# [Quoted text]
※ ※ ※

This repository runs hyperparameter optimization on tuning pretrained models from the PyTorch model zoo to classify images of cars in the Stanford Cars dataset. This repository offers the option to tune only the fully connected layer of the pretrained network or fine tune the whole network. The pretrained models supported are Resnet 18 and ResNet 50 are trained on ImageNet-1000.
git clone https://github.com/sigopt/stanford-car-classification
mkdir -p stanford-car-classification/data
The Stanford Cars dataset can be found here.
The dataset includes:
- images of cars (cars_ims.tgz)
- labels (cars_annos.mat)
- devkit including human readable labels (cars_meta.mat)

※ ※ ※

# [Data shown]
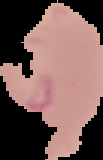

image type = segmented cell region on a black background
preparation = thin blood smear
malaria status = parasitized
image size = 103×160 pixels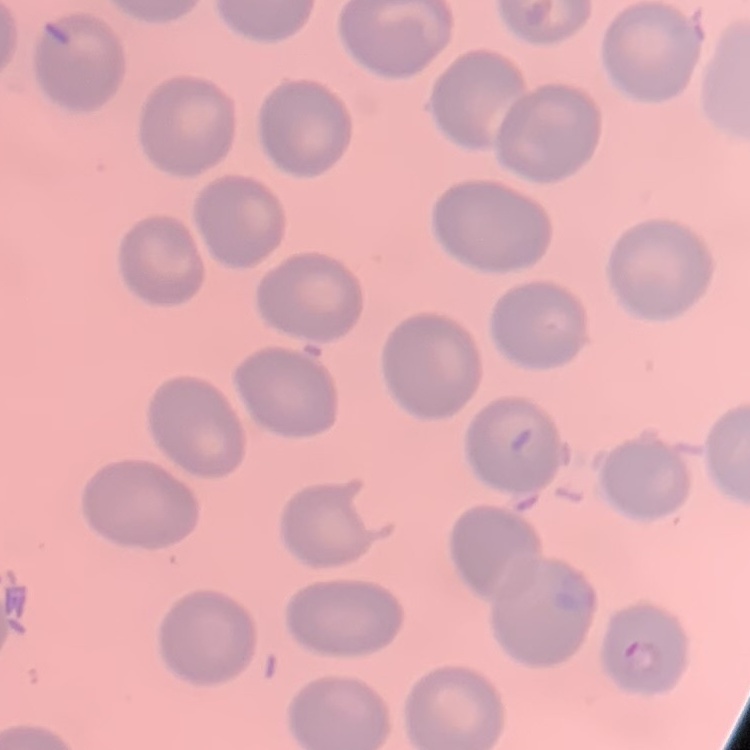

※ ※ ※

# [Aim of the exercise]
Give every file name the Stanford Cars classification text lists as part of the dataset. The lines above can be set aside here.

# [Solution]
- cars_ims.tgz
- cars_annos.mat
- cars_meta.mat